*Prompt*: Take the entries that follow and return only the lines from the one with "Looking at this" through the final line, leaving every picture behind.
══ Excerpted records ══
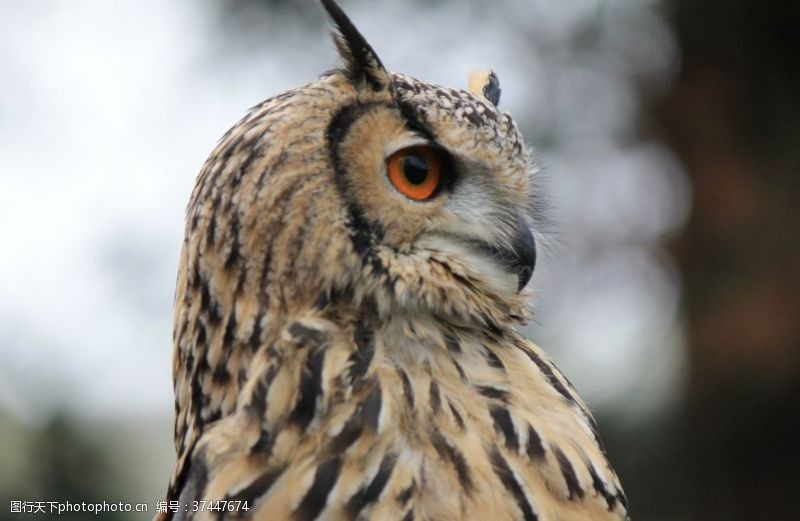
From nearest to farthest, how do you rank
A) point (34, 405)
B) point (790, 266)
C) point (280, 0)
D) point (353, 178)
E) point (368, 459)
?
point (368, 459)
point (353, 178)
point (34, 405)
point (790, 266)
point (280, 0)

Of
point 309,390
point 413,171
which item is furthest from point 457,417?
point 413,171

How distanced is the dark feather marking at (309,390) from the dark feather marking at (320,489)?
0.09 meters

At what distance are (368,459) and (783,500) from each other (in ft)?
12.4

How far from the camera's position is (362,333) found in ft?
6.36

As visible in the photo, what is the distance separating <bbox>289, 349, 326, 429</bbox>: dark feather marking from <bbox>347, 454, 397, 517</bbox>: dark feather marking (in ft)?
0.52

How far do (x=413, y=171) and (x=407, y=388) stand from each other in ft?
1.41

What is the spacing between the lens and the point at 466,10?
609 cm

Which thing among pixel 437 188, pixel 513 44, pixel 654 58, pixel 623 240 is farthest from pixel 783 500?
pixel 437 188

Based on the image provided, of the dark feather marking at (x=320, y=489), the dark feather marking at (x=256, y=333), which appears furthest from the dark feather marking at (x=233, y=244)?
the dark feather marking at (x=320, y=489)

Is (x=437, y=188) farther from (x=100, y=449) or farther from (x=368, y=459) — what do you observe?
(x=100, y=449)

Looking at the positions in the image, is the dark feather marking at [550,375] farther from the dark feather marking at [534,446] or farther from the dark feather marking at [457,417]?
the dark feather marking at [457,417]

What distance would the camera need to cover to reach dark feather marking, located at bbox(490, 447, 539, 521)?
179 centimetres

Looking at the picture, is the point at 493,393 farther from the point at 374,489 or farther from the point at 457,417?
the point at 374,489

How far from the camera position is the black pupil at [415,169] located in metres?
1.97
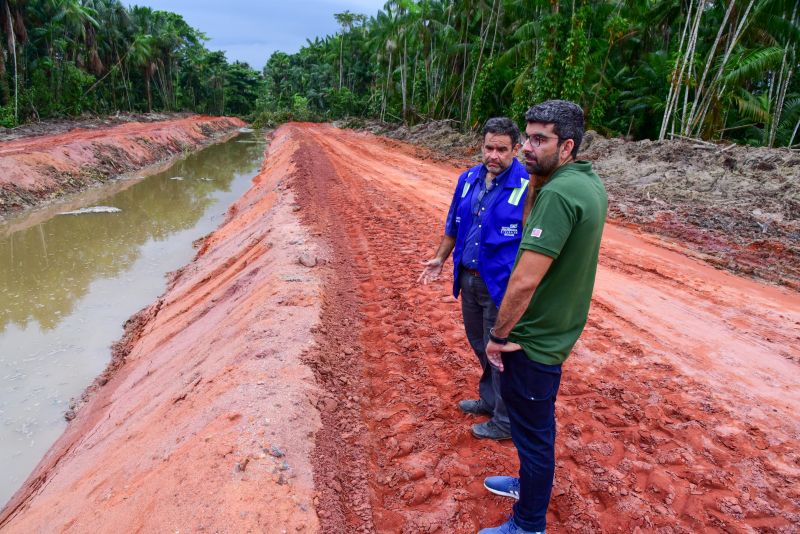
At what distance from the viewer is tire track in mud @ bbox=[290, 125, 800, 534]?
2.63 metres

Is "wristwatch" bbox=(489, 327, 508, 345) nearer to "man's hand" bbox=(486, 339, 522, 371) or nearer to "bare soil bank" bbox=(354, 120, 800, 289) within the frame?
"man's hand" bbox=(486, 339, 522, 371)

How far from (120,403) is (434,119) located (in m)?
26.8

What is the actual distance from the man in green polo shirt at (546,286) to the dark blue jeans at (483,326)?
74cm

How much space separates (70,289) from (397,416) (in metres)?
8.23

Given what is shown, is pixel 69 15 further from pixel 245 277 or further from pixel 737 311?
pixel 737 311

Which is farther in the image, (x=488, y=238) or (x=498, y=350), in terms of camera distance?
(x=488, y=238)

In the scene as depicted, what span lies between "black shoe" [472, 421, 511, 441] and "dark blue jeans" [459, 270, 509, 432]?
0.03 metres

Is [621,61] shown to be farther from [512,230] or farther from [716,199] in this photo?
[512,230]

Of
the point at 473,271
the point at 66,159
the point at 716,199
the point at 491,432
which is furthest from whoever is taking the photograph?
the point at 66,159

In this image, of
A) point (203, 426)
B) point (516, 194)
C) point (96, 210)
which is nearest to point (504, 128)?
point (516, 194)

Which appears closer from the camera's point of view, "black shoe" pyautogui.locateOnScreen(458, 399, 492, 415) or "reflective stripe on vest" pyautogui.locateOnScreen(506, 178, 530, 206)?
"reflective stripe on vest" pyautogui.locateOnScreen(506, 178, 530, 206)

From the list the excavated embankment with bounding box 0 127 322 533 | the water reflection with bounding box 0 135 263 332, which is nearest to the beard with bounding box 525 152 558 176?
the excavated embankment with bounding box 0 127 322 533

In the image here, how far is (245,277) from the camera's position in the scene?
22.0 ft

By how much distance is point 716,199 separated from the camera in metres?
10.0
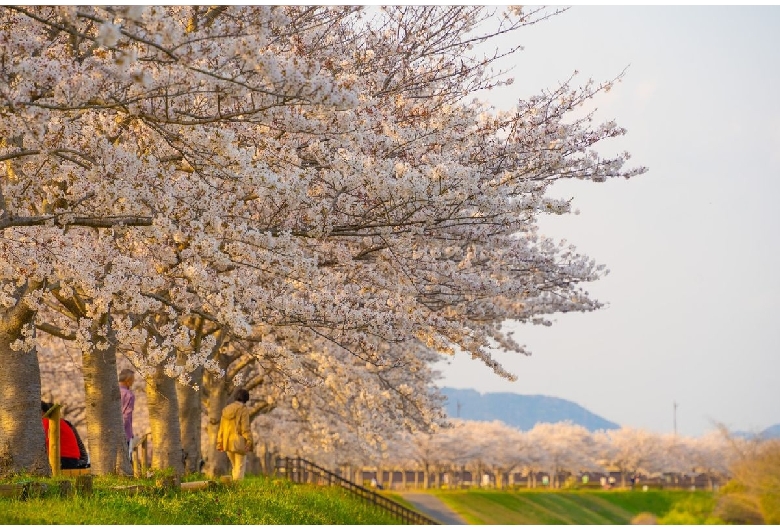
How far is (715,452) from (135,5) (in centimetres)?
10723

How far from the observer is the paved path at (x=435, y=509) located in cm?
5231

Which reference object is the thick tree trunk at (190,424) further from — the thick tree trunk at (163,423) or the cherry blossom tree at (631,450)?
the cherry blossom tree at (631,450)

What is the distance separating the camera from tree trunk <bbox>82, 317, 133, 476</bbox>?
14.1 meters

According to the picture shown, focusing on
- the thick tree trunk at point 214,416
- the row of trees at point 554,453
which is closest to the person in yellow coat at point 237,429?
the thick tree trunk at point 214,416

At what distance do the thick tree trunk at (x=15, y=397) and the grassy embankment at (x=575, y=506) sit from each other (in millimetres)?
43563

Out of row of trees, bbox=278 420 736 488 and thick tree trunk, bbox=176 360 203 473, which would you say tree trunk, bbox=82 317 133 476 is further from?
row of trees, bbox=278 420 736 488

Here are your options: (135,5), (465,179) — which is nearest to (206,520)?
(465,179)

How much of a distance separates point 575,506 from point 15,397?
6117 centimetres

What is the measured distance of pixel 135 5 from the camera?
6.29 m

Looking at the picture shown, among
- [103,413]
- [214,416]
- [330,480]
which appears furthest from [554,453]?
[103,413]

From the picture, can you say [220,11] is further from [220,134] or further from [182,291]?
[182,291]

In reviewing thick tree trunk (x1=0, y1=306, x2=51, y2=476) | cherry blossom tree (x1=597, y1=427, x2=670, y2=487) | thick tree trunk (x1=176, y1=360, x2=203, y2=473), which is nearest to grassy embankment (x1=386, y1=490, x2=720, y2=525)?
cherry blossom tree (x1=597, y1=427, x2=670, y2=487)

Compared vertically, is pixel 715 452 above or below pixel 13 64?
below

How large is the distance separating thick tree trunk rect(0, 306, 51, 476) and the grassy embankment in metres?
43.6
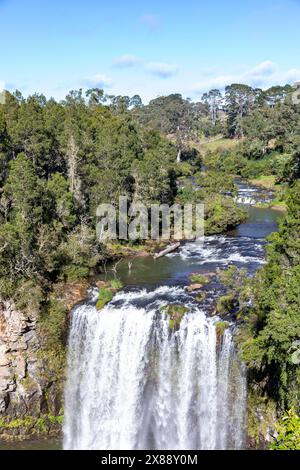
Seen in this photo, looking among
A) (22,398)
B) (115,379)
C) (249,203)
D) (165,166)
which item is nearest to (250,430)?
(115,379)

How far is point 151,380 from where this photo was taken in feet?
92.4

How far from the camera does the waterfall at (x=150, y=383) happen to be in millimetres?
26719

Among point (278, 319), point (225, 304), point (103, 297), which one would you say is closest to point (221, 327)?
point (225, 304)

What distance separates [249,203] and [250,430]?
43.0 meters

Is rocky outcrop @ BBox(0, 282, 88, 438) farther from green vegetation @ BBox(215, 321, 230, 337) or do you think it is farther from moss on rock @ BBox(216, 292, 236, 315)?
moss on rock @ BBox(216, 292, 236, 315)

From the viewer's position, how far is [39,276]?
3312 centimetres

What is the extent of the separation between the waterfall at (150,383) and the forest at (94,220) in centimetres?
161

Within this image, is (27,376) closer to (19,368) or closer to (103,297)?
(19,368)

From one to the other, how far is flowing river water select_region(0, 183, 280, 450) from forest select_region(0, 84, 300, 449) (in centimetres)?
144

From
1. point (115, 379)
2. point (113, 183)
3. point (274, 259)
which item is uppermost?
point (113, 183)

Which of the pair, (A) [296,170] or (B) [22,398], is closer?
(B) [22,398]

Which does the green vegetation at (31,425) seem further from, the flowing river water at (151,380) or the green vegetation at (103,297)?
the green vegetation at (103,297)

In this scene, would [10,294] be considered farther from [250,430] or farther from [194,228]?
[194,228]

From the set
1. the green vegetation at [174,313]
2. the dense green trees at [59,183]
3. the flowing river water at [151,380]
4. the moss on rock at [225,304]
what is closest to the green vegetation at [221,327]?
the flowing river water at [151,380]
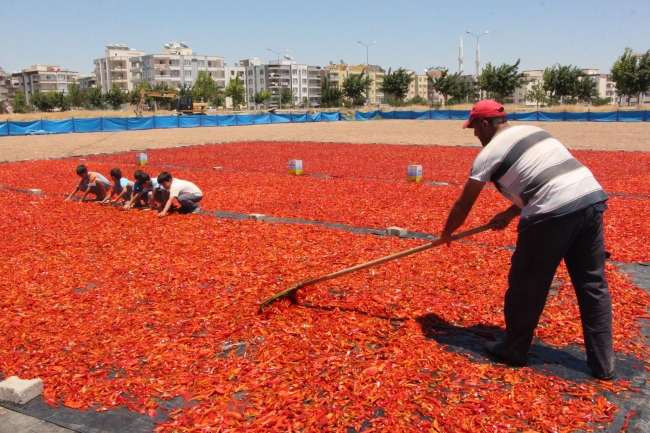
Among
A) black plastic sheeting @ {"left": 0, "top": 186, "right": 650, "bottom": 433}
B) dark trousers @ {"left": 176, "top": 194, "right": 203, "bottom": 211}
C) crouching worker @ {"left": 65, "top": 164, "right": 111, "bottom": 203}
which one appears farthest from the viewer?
crouching worker @ {"left": 65, "top": 164, "right": 111, "bottom": 203}

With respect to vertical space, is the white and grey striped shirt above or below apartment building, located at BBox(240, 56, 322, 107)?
below

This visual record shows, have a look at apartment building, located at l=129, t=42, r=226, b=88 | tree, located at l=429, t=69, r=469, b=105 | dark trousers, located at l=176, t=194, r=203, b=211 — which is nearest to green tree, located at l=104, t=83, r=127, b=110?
apartment building, located at l=129, t=42, r=226, b=88

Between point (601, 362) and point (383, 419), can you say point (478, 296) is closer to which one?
point (601, 362)

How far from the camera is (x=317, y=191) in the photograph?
12539mm

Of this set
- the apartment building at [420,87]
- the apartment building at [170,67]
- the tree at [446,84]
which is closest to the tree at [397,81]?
the tree at [446,84]

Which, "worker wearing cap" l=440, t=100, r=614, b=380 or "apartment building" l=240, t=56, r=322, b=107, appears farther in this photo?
"apartment building" l=240, t=56, r=322, b=107

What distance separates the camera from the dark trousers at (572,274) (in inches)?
143

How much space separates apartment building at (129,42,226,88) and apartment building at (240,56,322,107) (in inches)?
439

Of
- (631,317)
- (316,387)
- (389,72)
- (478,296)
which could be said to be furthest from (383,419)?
(389,72)

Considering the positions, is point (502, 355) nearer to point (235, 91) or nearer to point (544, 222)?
point (544, 222)

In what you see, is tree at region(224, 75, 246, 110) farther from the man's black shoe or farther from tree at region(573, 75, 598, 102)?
the man's black shoe

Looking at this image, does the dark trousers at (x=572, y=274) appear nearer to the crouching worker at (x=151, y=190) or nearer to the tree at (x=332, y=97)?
the crouching worker at (x=151, y=190)

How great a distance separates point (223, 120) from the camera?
46625 mm

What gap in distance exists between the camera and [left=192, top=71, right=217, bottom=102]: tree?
90.8 metres
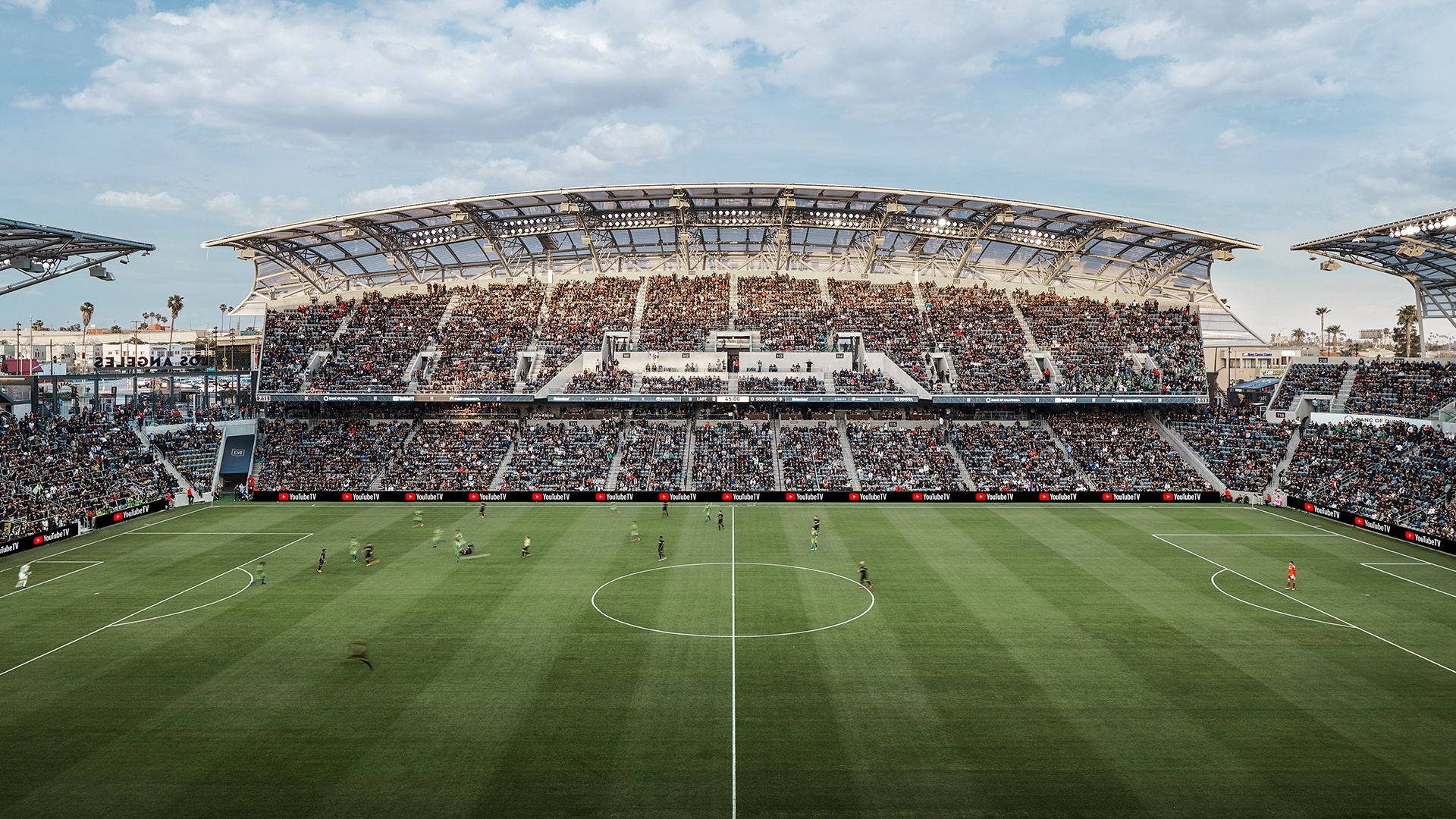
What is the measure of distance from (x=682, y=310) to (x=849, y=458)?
18.6m

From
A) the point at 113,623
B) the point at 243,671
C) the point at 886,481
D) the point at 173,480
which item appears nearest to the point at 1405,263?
the point at 886,481

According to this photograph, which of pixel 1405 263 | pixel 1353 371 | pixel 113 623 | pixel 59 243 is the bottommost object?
pixel 113 623

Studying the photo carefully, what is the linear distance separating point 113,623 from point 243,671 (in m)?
8.07

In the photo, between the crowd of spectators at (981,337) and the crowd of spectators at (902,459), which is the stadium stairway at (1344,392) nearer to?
the crowd of spectators at (981,337)

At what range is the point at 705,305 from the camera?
64312mm

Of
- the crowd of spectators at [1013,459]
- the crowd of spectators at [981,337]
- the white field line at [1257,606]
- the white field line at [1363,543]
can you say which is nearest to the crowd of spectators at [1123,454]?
the crowd of spectators at [1013,459]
═══
*Solution to the exercise*:
Looking at this image, does the dark trousers at (x=572, y=274) appear nearer to the crouching worker at (x=151, y=190) or nearer to the tree at (x=332, y=97)?
the crouching worker at (x=151, y=190)

How great a distance separates point (223, 120) from the camera?
46625 mm

What gap in distance exists between the camera and [left=192, top=71, right=217, bottom=102]: tree?
90.8 metres
What is the measure of distance from (x=682, y=310) to (x=849, y=458)?
18.6m

From
A) the point at 113,623
B) the point at 243,671
C) the point at 886,481
D) the point at 173,480
which item appears nearest to the point at 1405,263?
the point at 886,481

According to this photograph, which of pixel 1405 263 | pixel 1353 371 | pixel 113 623 | pixel 59 243 is the bottommost object?
pixel 113 623

Studying the photo carefully, what is the linear distance separating point 113,623 from point 243,671 (in m)?
8.07

In the photo, between the crowd of spectators at (981,337) and the crowd of spectators at (902,459), which is the stadium stairway at (1344,392) nearer to?
the crowd of spectators at (981,337)

At what range is the point at 705,305 from the camera?
64312mm

Of
- the crowd of spectators at [1013,459]
- the crowd of spectators at [981,337]
- the white field line at [1257,606]
- the white field line at [1363,543]
can you say which is nearest to the crowd of spectators at [1123,454]?
the crowd of spectators at [1013,459]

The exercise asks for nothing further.